Updates

How we went from underground to legal (and why)

Split image showing contrast between underground warehouse and professional legal venue

Someone asked me in August: “So just no more DIY raves then?”

Yeah.

One word. No qualifiers. No “maybe when things cool down” or “we’ll see how the case plays out.” The DIY era is over. It ended on July 12, 2025, two hours into our 37th event, when a coordinated enforcement operation shut us down, put me in handcuffs, and left us with felony charges and $25,000 in building violations for a property we don’t own.


We’d been operating as underground event promoters for a year and a half. And for most of that time, it worked. SoHo loft parties. Warehouse sessions in Bushwick. 12-hour marathons at spaces that existed in the gray area between legal and not-quite. The community grew because those spaces felt real. No corporate overlay. No venue manager telling you the vibe was wrong.
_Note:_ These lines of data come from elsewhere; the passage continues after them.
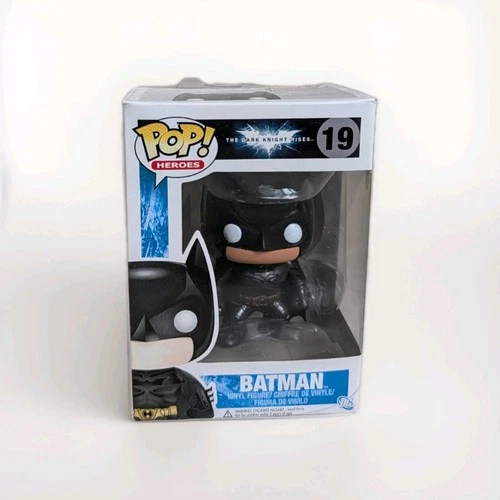 Funko Pop! Vinyl: DC Universe - Batman (Dark Knight Rises) #19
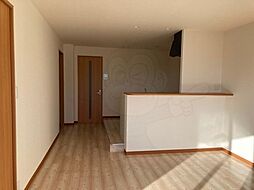 ヒラノマンション 4階1SDKのリビング/ダイニング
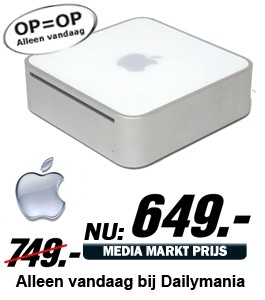 Daily Mania - Apple Mini Mac MC 329 - Computer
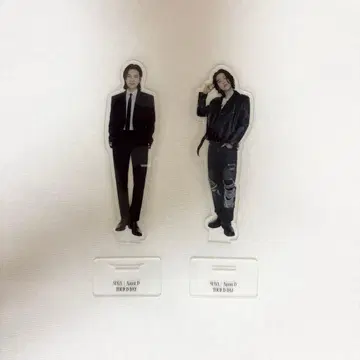 AgustD D-DAY BTS SUGA 윤기 아크릴 스탠드 2개 세트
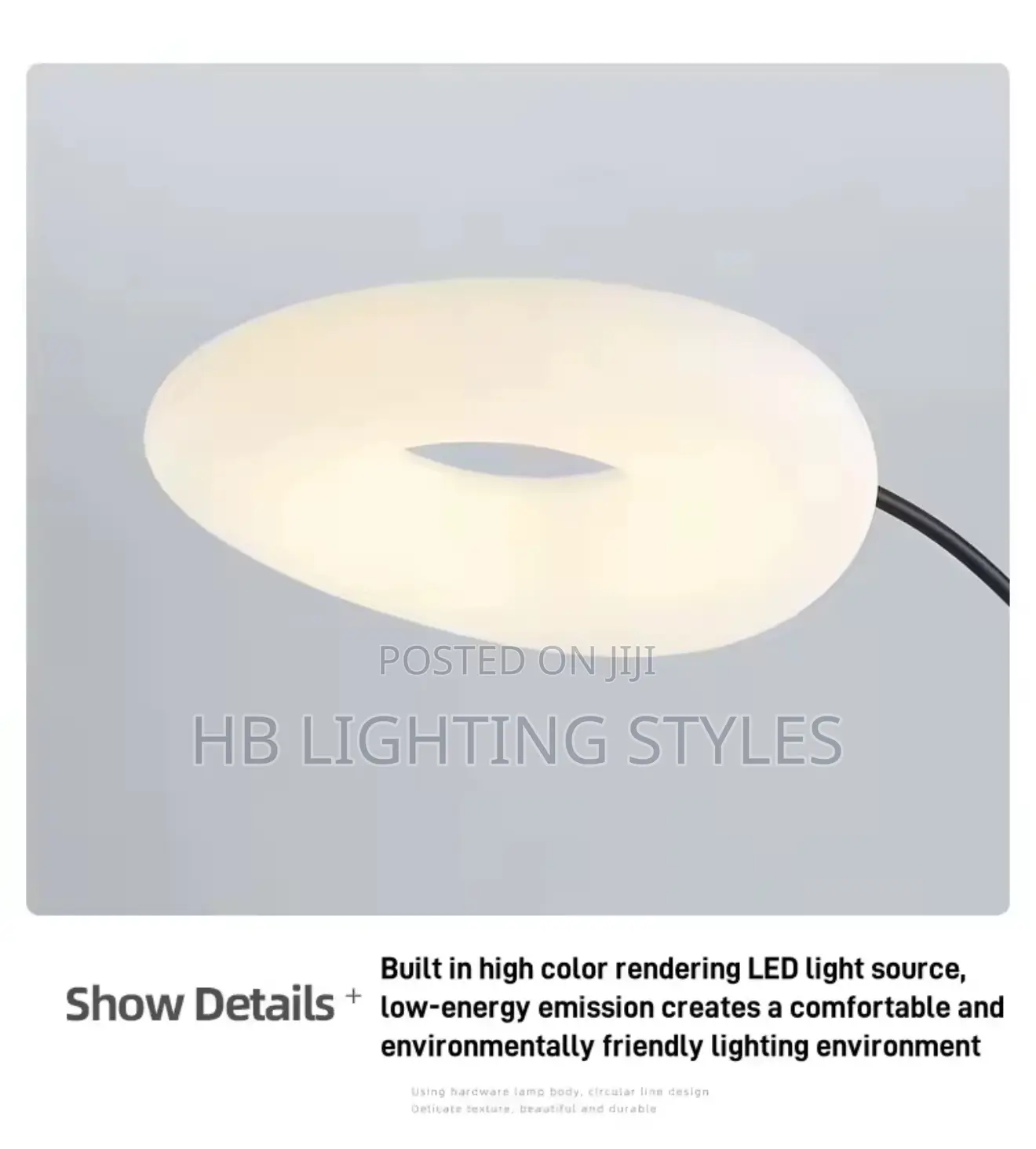 Creative Modern Minimalist Standing Lamp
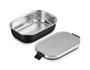 Lancheira On The Go Matte Black Le Creuset 900 ml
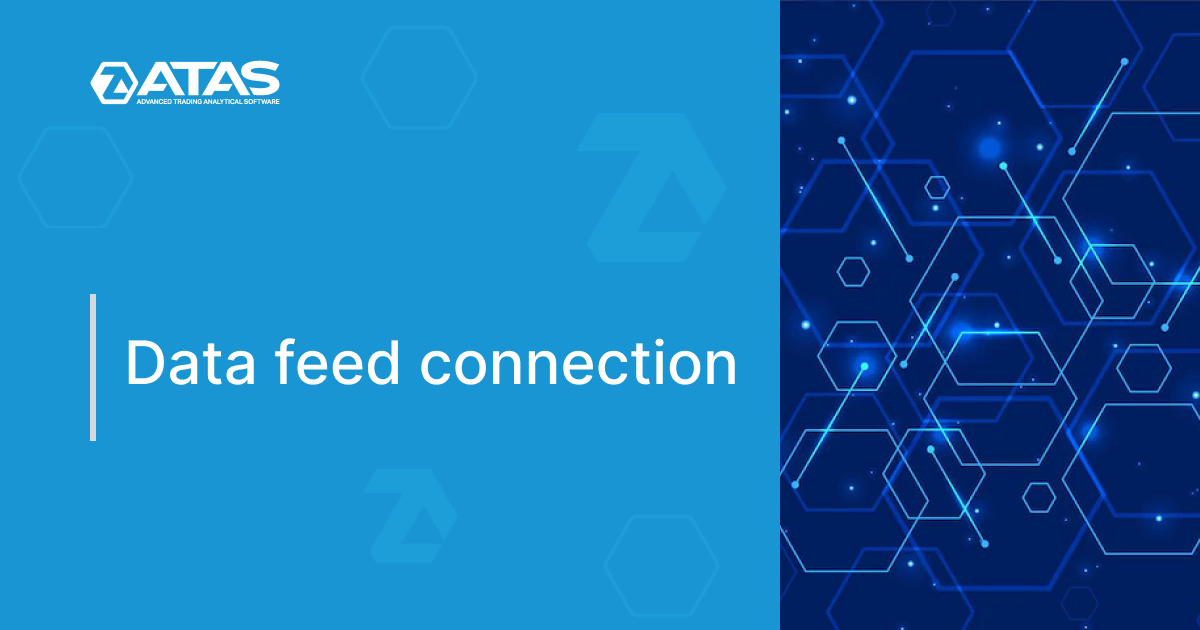 Data feed connection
Just a room, a sound system, and a door.

But we got too big to be that ignorant. That’s the sentence I keep coming back to. Not too big to be underground — too big to pretend the risks weren’t compounding. When you’re pulling 500-700 people to a 12-hour event, you’re not running a house party anymore. You’re running a business inside a building you don’t control, with fire code responsibilities you can’t verify, occupancy limits you can’t enforce, and a legal exposure that grows with every ticket sold.

The arrest made it clear: the risk model was broken. I never anticipated trouble beyond a sound violation. Getting charged with a felony because a vendor brought in substances I didn’t authorize — that wasn’t in the spreadsheet. Neither was $25,000 in FDNY fines for building code violations on a building I don’t lease. The gap between what I thought could go wrong and what actually went wrong was the entire operating model.


The pivot started immediately. Within a month of the arrest, we were booking legal venues with proper permits. Lebain on August 15 — our first named post-arrest legal venue. August 2 comeback with three stages at a fully permitted space. Every conversation with every venue after July 12 opened with the same line: “It’s a legal venue this time with all permits.”

By Thanksgiving Eve 2025, every SLIST event was fully permitted with EMTs on site, licensed security, and licensed bartenders. Not because a lawyer told us to. Because getting arrested teaches you things that legal advice can’t.

The infrastructure shift was real. We went from renting warehouse rooms on handshake deals to negotiating formal contracts with venue operators. Bar minimums. Deposit structures. Insurance requirements. Capacity verification. The compliance overhead that I used to dismiss as corporate nonsense became the foundation of an operation that can actually survive contact with the city.


Here’s what we didn’t lose in the transition: the music. The curation. The community. Going legal doesn’t mean going soft. Our events at Brooklyn Monarch still run dark — hypnotic techno, industrial hardcore, trance. The lineups are still assembled from a 200-person DJ directory via SMS blast, booked overnight, flyer posted within 48 hours. The production is still heavy. The crowd is still ours.

What changed is the container, not the content. Legal venues with proper permits, licensed staff, and harm reduction protocols. SafeRaveNYC still has a table at every event. The ethos didn’t shift. The operating model caught up with the reality of the operation.

We needed to face the reality that we’d gotten too big to operate the way we started. The underground was where we were born. The institution is what keeps us alive.